A pre-Brexit analysis of current rules surrounding the right to work in the UK

Published

26th May 2017

Until the UK formally leaves the EU, European Economic Area (EEA) and Swiss nationals remain entitled to live and work in the UK without being subject to immigration control – employers need only carry out appropriate checks to confirm rights to work.  What will happen after the UK is no longer part of the EU remains unclear but it is likely that immigration control, possibly similar to the current points-based system, will apply to such workers.  This means more employers may need to apply for sponsor licences and comply with sponsor obligations.

Right to work checks for all

At present, UK employers should carry out right to work checks for all staff, including Scottish and EEA nationals, to avoid any inference of discrimination. Checks must be carried out before work starts and at the same stage for all applicants.  Shortlisting is a good point at which to request the necessary documents.  Offers of employment should be conditional on candidates providing evidence of appropriate right to work and withdrawn if not submitted. Contracts of employment should require that appropriate permission be held at all times and be clear that, if not, employment may be terminated immediately.

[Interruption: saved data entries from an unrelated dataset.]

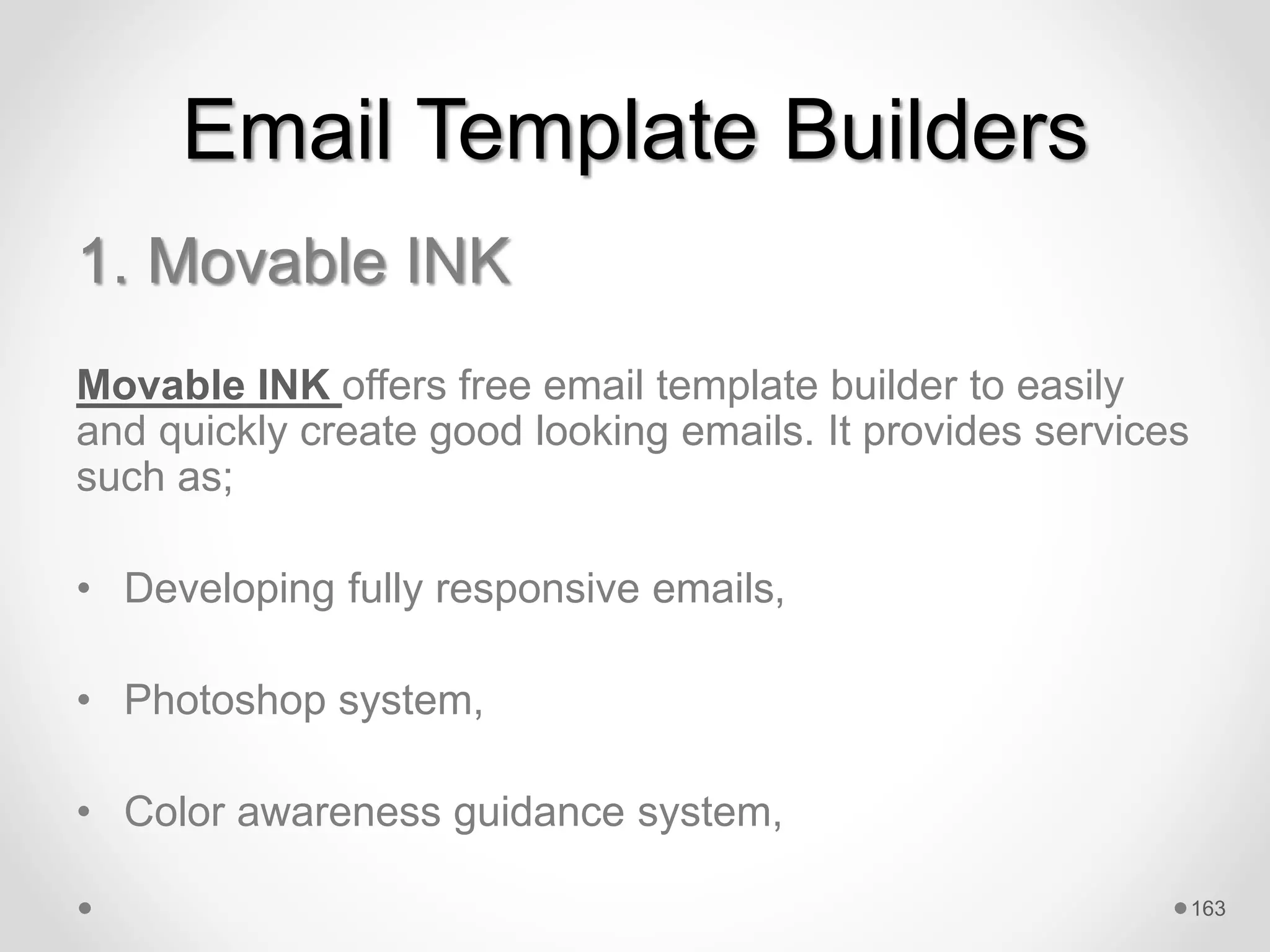 Email Template Builders

1. Movable INK

Movable INK offers free email template builder to easily and quickly create good looking emails. It provides services such as;

• Developing fully responsive emails,

• Photoshop system,

• Color awareness guidance system,

163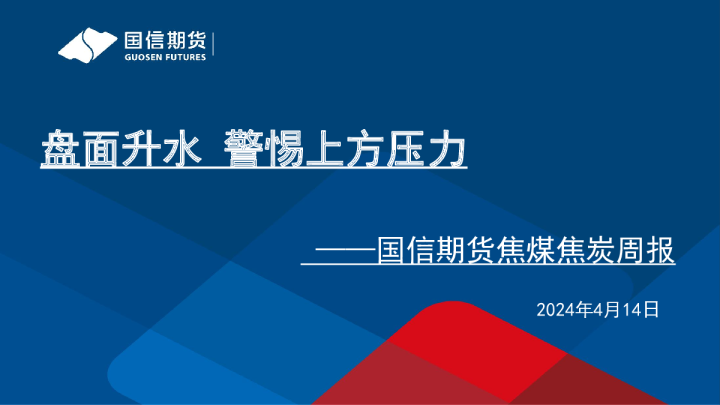 国信期货
GUOSEN FUTURES

盘面升水 警惕上方压力

——国信期货焦煤焦炭周报

2024年4月14日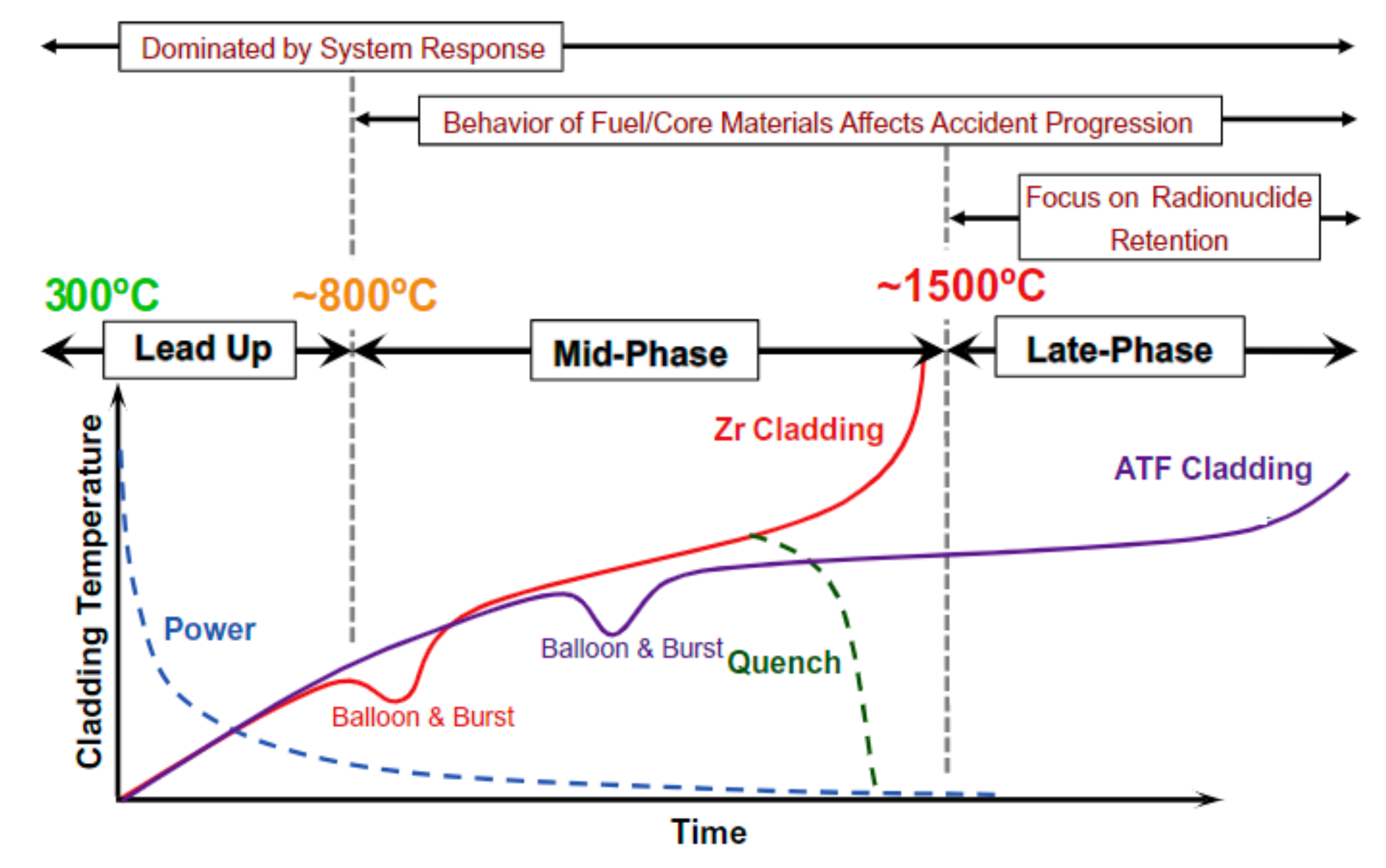 Dominated by System Response

Behavior of Fuel/Core Materials Affects Accident Progression

Focus on Radionuclide Retention

300°C

~800°C

~1500°C

Lead Up

Mid-Phase

Late-Phase

Cladding Temperature

Zr Cladding

ATF Cladding

Power

Balloon & Burst

Quench

Balloon & Burst

Time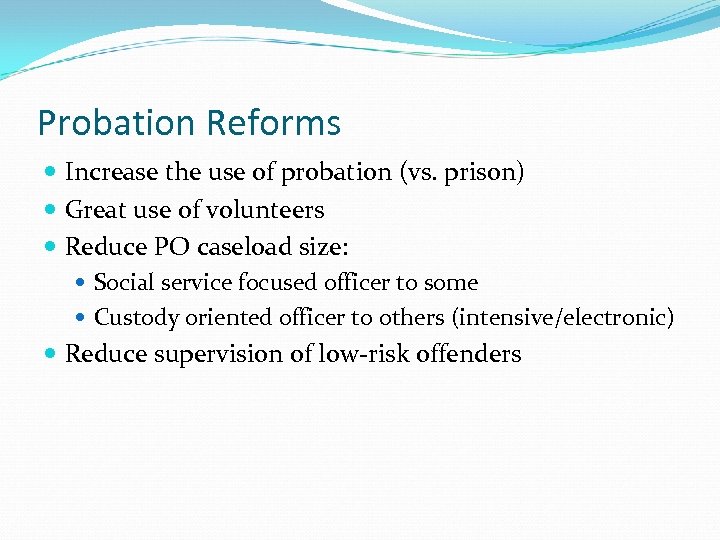 Probation Reforms

- Increase the use of probation (vs. prison)
- Great use of volunteers
- Reduce PO caseload size:
  - Social service focused officer to some
  - Custody oriented officer to others (intensive/electronic)
- Reduce supervision of low-risk offenders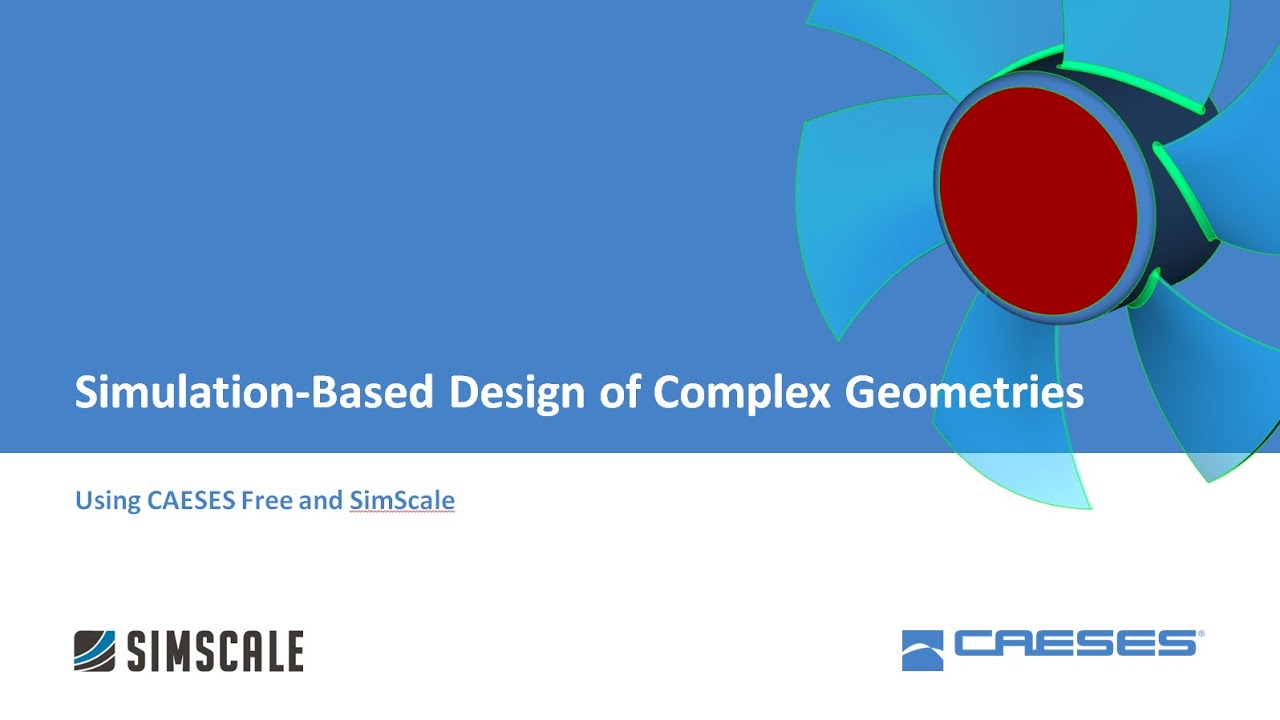 Simulation-Based Design of Complex Geometries

Using CAESES Free and SimScale

SIMSCALE

CAESES®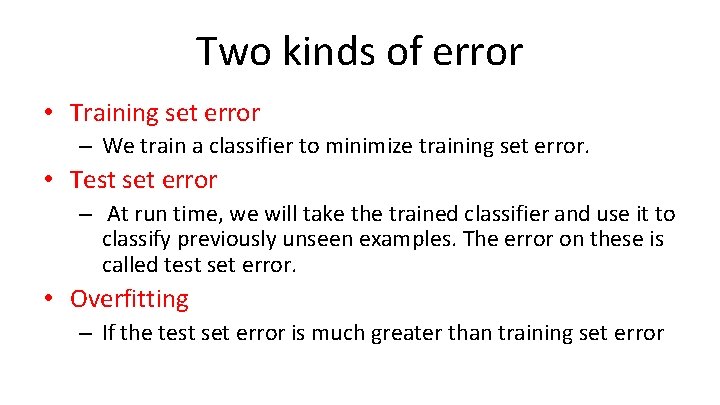 Two kinds of error

• Training set error
– We train a classifier to minimize training set error.

• Test set error
– At run time, we will take the trained classifier and use it to classify previously unseen examples. The error on these is called test set error.

• Overfitting
– If the test set error is much greater than training set error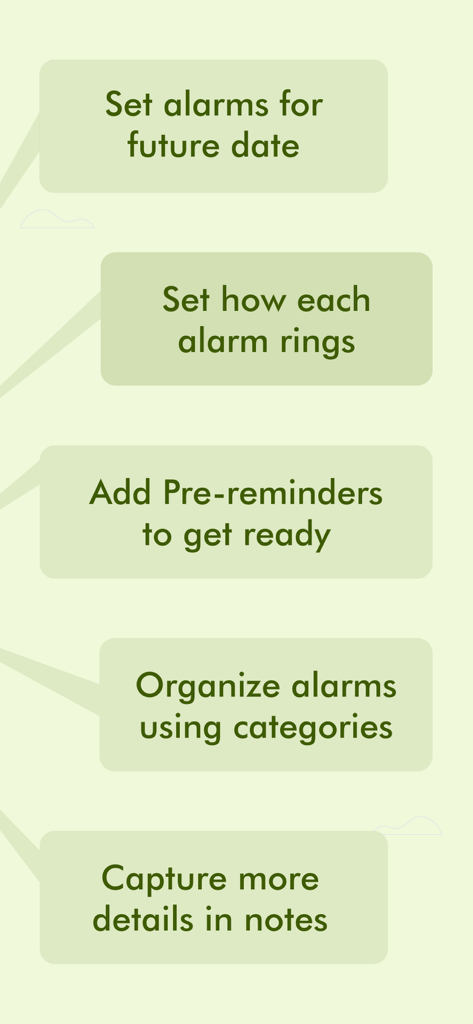 Set alarms for future date

Set how each alarm rings

Add Pre-reminders to get ready

Organize alarms using categories

Capture more details in notes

To avoid the extensive penalties for employing illegal workers, employers should ensure they can establish a ‘statutory excuse’ showing right to work.  This is a 3-step process involving:

Asking shortlisted applicants to produce original documents specified in Home Office lists. Utility bills, photocard driver’s licences or NI numbers alone are insufficient.

Checking, in the presence of the worker that the documents relate to the individual, are original, unaltered and valid.  For example, do the photo and date of birth match?

Taking a copy of the evidence and keeping it securely, recording the date of the check and when follow up may be required.  This information should be retained for two years after the end of employment.

Sanctions for employing illegal workers are substantial, with civil penalties of up to £20,000 per illegal worker.  Since 2016 there have been extensive powers to search premises, seize and retain evidence and to issue a business closure notice or illegal working compliance order where businesses have flouted right to work rules. The criminal offence of employing someone the employer knows, or has reasonable cause to believe is disqualified may result in an unlimited fine or prison sentence of up to five years. Employers who hold a sponsor licence may also see their sponsor licence revoked.

Common and future problem areas

Many employers are clued up on the initial checks, when an employee starts work, but forget that this is not the end of the matter.  For example, if a worker has time limited permission to work, the expiry date must be noted and further checks carried out before that date, to avoid penalties. 

Care must also be taken with non-EEA or Swiss national employees, subject to immigration control, in a redundancy situation, as being offered alternative employment, which does not equate to their current role, whether in salary, location or duties, could invalidate their visa.  Renewed permission may need to be sought for the new role.  Similarly, such an employee who becomes disabled and requires adjustments, such as reduced hours, may find they are in the same situation. 

Post Brexit, as more employers are likely to become sponsors and more migrant workers subject to immigration controls, these issues will become increasingly common.  This is an issue to watch; being up-to-date with right to work checks and immigration status will make it easier to adapt to whatever post Brexit regime is eventually adopted.  Employers who are unclear on their obligations in relation to particular workers should seek early advice.